Barnett CHEVIN, Paul Martin GAL, Kéti TOUCHE, Jean-Pascal MARTIN, Marie THULLIEN, Hélène DUC, Yann QUERO, Cyril DURR, Pierre DE BEAUVILLÉ, Serge ROLLET, Franck STEVENS, Sylwen NORDEN
NESTIVEQNEN
408pp - 20,00 €
Critique parue en juillet 2018 dans Bifrost n° 91
Dans le dernier Bifrost, je demandais ouvertement à qui pouvait bien s’adresser l’anthologie lovecraftienne de S.T Joshi Chroniques de Cthulhu, publiée chez Bragelonne, ouvrage traversé par une évidente ambition post-lovecraftienne (à défaut de meilleur adjectif), et assez peu, par conséquent, à destination des rôlistes en quête d’idées pour leurs scénarios. Ici, après la lecture de quelques nouvelles, la question ne se pose plus. Les deux tomes de Sur les traces de Lovecraft s’adressent en priorité aux (jeunes ?) rôlistes qui ont envie de dépoussiérer le Necronomicon posé sur l’étagère d’Oncle Bob, de séjourner à Arkham, de faire une croisière à Innsmouth et de chasser du dieu multidimensionnel au fusil de chasse à canons sciés, ce qui est raccord avec le succès (14 000 euros levés, quand même) de la campagne de financement participatif sur Ulule de ladite anthologie.

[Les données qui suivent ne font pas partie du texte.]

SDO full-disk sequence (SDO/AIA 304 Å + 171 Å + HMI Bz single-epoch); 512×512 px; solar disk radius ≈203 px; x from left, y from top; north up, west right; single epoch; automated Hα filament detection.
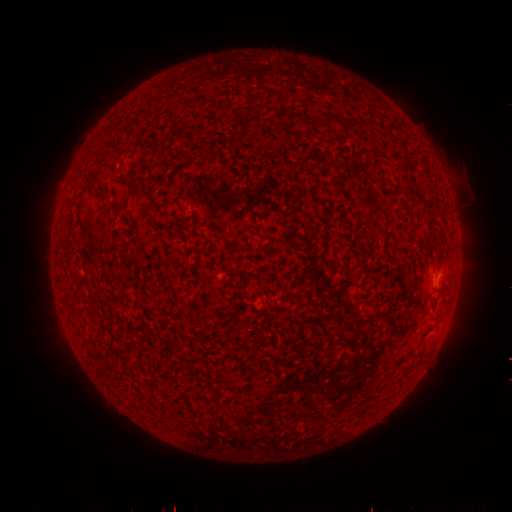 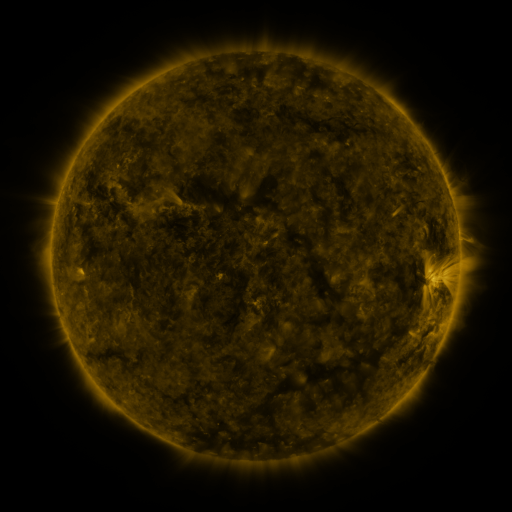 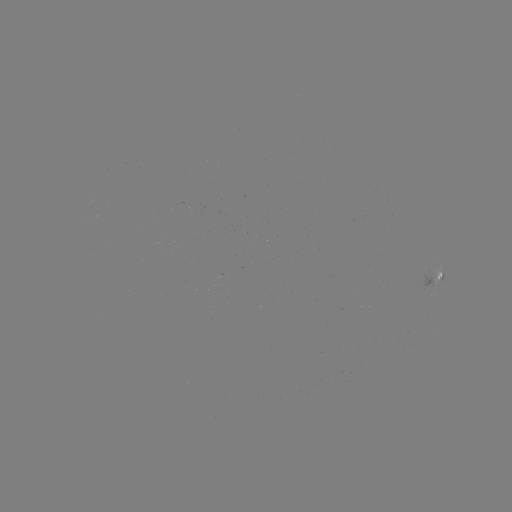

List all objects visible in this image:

Les deux tomes de Sur les traces de Lovecraft rassemblent un pot-pourri d’histoires plus ou moins maîtrisées, qui ne se prennent jamais vraiment au sérieux et sautent à pieds joints dans le poncif lovecraftien, comme de sales gamins qui veulent éclabousser un max et se moquent de rentrer chez eux les Nike pleines de merde de shoggoth et les pantalons crottés jusqu’aux bretelles. À noter quand même que le tome 1 est sensiblement de meilleur niveau que le tome 2 (dont l’existence a été permise par la levée de fond, CQFD). Les amateurs d’adjectifs torturés choisis avec soin, de belles phrases controuvées, sculptées sur peau d’indigène mélanésien, seront sans doute un poil déçus, les gardiens du temple lovecraftien risquent de s’étrangler comme s’ils avaient avalé tout rond une poignée de D10, mais bon, pour le reste, c’est plutôt 100% fun et cela permet de découvrir tout un tas de nouvelles plumes (parfois aiguisées de traviole, mais c’est le jeu), comme celle de Kéti Touche, franchement convaincante. Si la nouvelle de Guillaume Maréchal est affligeante au point d’en être douloureuse à lire, celle de Paul Martin Gal, qui précipite de vrais héros howardiens dans une intrigue lovecraftienne, est d’une ambition assez étonnante. Le reste, dans un registre presque toujours populaire ou franchement tongue-in-cheek, reste de bonne tenue. On n’ira pas jusqu’à faire basculer l’ouvrage dans le caddie de Bifrost, mais force est de constater (du poulpe ?) que c’est plutôt une bonne surprise. Dans un monde parfait, cette anthologie aurait dû s’appeler Sur les traces du jeu de rôles trop kikoolol L’Appel de Cthulhu, mais ça ne laissait pas assez de place pour l’illustration de couverture.